Execução de Trabalhos de Escavação |
Com efeito, tanto alguns dos vestígios aqui identificados, sobretudo de natureza epigráfica, como aqueles revelados pelas escavações realizadas, em finais do séc. XIX, sob direção de José Henriques Pinheiro, têm permitido a vários investigadores interpretar o local como possível capital dos Zoelas (ou Zelas), ou seja, como sede da civitas Zoelarum (circunscrição administrativa em época romana).
Os Zoelas, mencionados por Plínio (autor romano, do séc. I) a propósito do seu linho de excecional qualidade que terá chegado a Itália, eram um povo ou etnia de origem pré-romana, localizável no Nordeste Transmontano e integrável no grupo dos Ástures Augustanos, de acordo com as fontes epigráficas e literárias antigas. Este povo estenderia o seu território por uma vasta região, prolongando-se até às serranias
atualmente espanholas, a norte, e avistando o vale do Douro e do Sabor, mais para sul.
Escavação do Espaço Funerário |
Foi precisamente a importância atribuída a este lugar que justificou a intervenção arqueológica que decorreu ao longo de todo o verão de 2012, na qual participaram cerca de 40 alunos da licenciatura e do mestrado em Arqueologia da Universidade de Coimbra. Para a elaboração e concretização desse projeto de investigação, a Autarquia de Bragança e a Faculdade de Letras da Universidade de Coimbra estabeleceram uma parceria (que enquadrará também os trabalhos a desenvolver no decurso do corrente ano – 2013), conscientes que estão da importância que os elementos fornecidos pela Arqueologia têm quer para a afirmação de identidades, quer para a construção do conhecimento da História local e regional.
Mas para que os trabalhos de escavação arqueológica prossigam, será igualmente
importante que possamos continuar a contar com a colaboração e a necessária autorização dos proprietários dos terrenos.
Fruto dos trabalhos agora desenvolvidos, este lugar emblemático da arqueologia transmontana começou a revelar mais algumas das suas características.
Trabalhos de Desenho das Estruturas Idebtificadas |
Seja como for, os resultados até agora obtidos, quer durante o trabalho de campo, quer no decurso do trabalho laboratorial que se lhe seguiu, mostram que este lugar, no passado, ocupou vários hectares e foi habitado pelo menos durante cerca de mil anos. Com efeito, para além de se ter registado uma importante ocupação romana (séc. I-V d.C.), e de ser inclusivamente possível o registo de uma ocupação anterior, pré-romana (inscrita na proto-história), este lugar revelou importantes vestígios do período suevo-visigótico e também dos séculos seguintes, que antecederam a formação do reino de Portugal.

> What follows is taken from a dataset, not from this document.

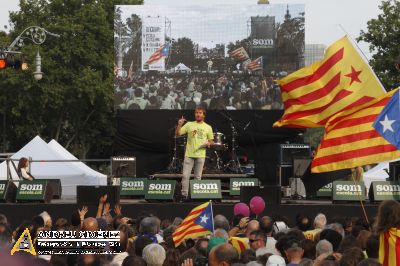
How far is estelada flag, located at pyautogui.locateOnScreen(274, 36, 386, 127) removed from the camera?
14.4m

Perspetiva sobre um dos Edifícios Identificados |
Mas este lugar sobreviveu à queda do Império Romano do Ocidente, em 476 d.C. Provam-no alguns vestígios de carácter habitacional e, sobretudo, um extenso espaço funerário, com múltiplos enterramentos, cujas datações, obtidas pelo método do C14 (no laboratório Beta Analytic, em Londres), permitem inscrever genericamente essa necrópole do período alto-medieval.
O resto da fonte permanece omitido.